— Exercise text —
-------

Polyunsaturated fatty acids (PUFAs)4 are important for neonatal growth and development in all mammalian species studied to date. Normal fetal development requires the 18-carbon essential fatty acids as well as long-chain polyunsaturated fatty acids (LCPUFAs) with 20- and 22-carbon–chain lengths (1). Provision of both dietary (n-3) and (n-6) PUFAs in appropriate amounts are needed to optimize development of nervous system tissue and to promote kidney, liver, and skin functions. Two LCPUFAs, arachidonic acid of the (n-6) series and docosahexaenoic acid of the (n-3) series, which are synthesized by chain elongation and desaturation of essential fatty acids, have received increasing interest recently because they are found in high concentrations in the phospholipids of normal cell membranes of the central nervous system (2). It was shown (3) that human infants who consume low LCPUFA levels also have lower LCPUFA levels in the phospholipids of the cerebral cortex. The clinical relevance of this finding is the subject of various growth and neurodevelopment studies.

Because the PUFAs are transported via plasma lipoproteins (LPs), the effects of dietary fatty acids on LP metabolism may play an important role in development. In dogs, high-density lipoproteins (HDLs) are the predominant plasma LP fraction (75–85%) (4). This differs from humans, where low-density lipoproteins (LDLs) predominate. For this reason, dogs are considered to be "HDL mammals" (5,6) and also exhibit atherosclerosis-resistance properties (4).

However, as in humans, diet can alter canine LP cholesterol distributions. For example, a study by Bauer (7) demonstrated that dogs fed a diet that is high in saturated fat (primarily from beef tallow) show an increase in both LDL and HDL fractions, and all LP fractions tend to shift toward a lower density. Dreon et. al. (8) also reported that feeding saturated fat increases both LDL and HDL concentrations in humans. Replacing saturated fat with unsaturated fat in the diet decreases LDL more than HDL in humans. Polyunsaturated fatty acids are the most potent fatty acids for reducing LDL cholesterol (9).

An early study of canine LP metabolism showed that immature dogs had greater hepatic LDL receptor activity than mature dogs. This activity was undetectable by 24 mo of age. Canine liver contains two distinct LP receptors. There is an apoprotein-B,E (apo-B,E) receptor, which binds both LDL and HDL cholesterol, and an apo-E receptor, which binds only HDL cholesterol. The apo-B,E receptor is seen in immature, growing dogs, whereas only the apo-E receptor is found in adult dogs (10). This same study also revealed that feeding cholesterol can suppress apo-B,E receptors in immature dogs, whereas in mature dogs, prolonged fasting can induce expression of apo-B,E receptors. The apo-E hepatic membrane receptors remain constant in both immature and adult dogs or decrease only slightly with age (10). Thus, the possibility exists that immature dogs have greater concentrations of LDL fractions during early life, and dietary fatty acids may further modify plasma LP fractions overall.

The present study was conducted to investigate plasma LP distribution changes during suckling and early adolescence of puppies born to bitches that were fed diets that varied only in fatty acid composition and were otherwise identical.

-------

— Available data —
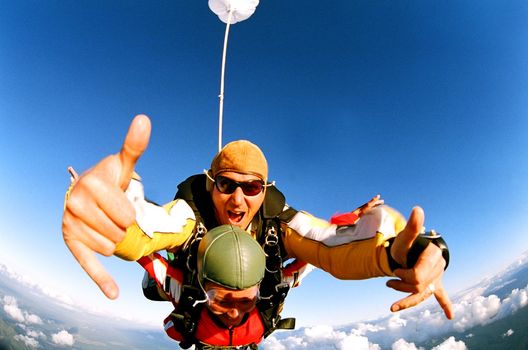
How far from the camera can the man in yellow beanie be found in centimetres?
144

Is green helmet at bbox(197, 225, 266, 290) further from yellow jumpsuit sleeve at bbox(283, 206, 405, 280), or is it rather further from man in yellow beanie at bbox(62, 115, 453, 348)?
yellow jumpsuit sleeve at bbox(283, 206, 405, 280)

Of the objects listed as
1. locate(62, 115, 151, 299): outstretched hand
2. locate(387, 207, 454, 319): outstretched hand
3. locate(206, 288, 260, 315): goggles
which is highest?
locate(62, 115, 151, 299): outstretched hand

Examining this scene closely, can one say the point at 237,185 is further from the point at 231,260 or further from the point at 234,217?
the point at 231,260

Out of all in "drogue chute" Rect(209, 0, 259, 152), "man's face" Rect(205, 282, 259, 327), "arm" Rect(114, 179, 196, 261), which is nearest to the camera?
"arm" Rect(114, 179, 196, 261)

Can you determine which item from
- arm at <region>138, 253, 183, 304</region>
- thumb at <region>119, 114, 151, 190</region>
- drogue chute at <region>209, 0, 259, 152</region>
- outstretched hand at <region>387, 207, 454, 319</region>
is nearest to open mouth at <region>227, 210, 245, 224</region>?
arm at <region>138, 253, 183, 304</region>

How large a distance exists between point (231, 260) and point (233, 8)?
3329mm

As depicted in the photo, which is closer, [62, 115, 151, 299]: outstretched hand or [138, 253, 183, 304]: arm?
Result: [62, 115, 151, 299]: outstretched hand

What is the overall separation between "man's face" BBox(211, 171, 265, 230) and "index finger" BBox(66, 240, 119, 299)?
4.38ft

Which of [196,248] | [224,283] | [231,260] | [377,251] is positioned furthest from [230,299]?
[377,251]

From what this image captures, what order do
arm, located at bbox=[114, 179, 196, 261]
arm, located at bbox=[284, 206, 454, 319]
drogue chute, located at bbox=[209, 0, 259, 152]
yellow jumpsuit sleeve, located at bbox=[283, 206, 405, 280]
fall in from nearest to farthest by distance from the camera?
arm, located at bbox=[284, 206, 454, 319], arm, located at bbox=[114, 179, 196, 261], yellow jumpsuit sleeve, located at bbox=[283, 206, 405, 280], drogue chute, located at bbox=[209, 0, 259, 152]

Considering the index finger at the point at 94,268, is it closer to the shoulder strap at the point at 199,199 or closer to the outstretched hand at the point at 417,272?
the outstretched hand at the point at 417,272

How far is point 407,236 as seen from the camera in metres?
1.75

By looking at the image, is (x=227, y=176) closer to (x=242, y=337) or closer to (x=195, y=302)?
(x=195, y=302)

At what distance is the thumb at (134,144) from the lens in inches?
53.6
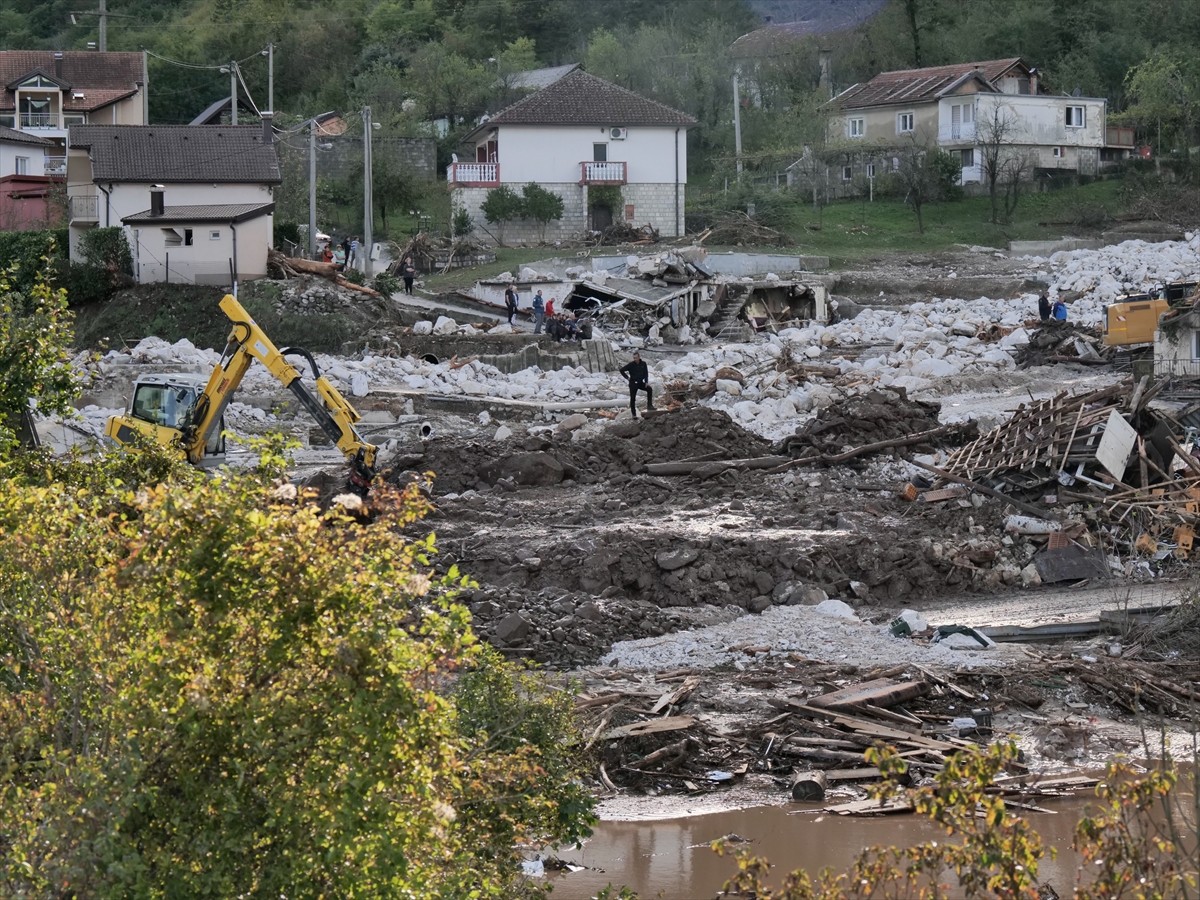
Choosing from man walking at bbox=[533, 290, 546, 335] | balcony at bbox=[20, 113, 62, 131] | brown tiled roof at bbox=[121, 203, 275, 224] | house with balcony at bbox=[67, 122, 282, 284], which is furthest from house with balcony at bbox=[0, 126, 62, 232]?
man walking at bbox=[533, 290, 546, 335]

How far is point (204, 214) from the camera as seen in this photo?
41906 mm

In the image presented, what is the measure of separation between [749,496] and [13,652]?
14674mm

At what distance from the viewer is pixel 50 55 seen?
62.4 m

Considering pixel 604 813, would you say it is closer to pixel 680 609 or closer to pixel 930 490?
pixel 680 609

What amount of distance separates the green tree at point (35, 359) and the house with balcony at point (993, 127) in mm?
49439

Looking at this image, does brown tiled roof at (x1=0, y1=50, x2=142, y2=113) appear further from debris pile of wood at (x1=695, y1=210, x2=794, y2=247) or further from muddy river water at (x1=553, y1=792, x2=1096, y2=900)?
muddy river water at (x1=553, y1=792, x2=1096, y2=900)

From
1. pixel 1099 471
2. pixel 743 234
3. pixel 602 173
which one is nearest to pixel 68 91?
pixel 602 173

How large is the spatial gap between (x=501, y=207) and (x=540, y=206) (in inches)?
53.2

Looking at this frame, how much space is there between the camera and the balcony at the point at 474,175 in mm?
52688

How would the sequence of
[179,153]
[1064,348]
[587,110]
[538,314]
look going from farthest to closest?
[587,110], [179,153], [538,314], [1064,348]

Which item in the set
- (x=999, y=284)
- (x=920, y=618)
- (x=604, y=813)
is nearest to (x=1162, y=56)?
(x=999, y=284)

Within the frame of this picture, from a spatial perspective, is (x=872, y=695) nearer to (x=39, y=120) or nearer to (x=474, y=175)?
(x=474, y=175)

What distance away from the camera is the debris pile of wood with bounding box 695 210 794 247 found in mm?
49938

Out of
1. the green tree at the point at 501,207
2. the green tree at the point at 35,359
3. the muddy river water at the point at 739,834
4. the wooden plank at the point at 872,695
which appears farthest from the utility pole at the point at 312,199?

-------

— Task to carry out —
State the age by which, according to the text on canine plasma lipoproteins, hepatic LDL receptor activity in dogs was undetectable.

— Reply to the exercise —
24 months of age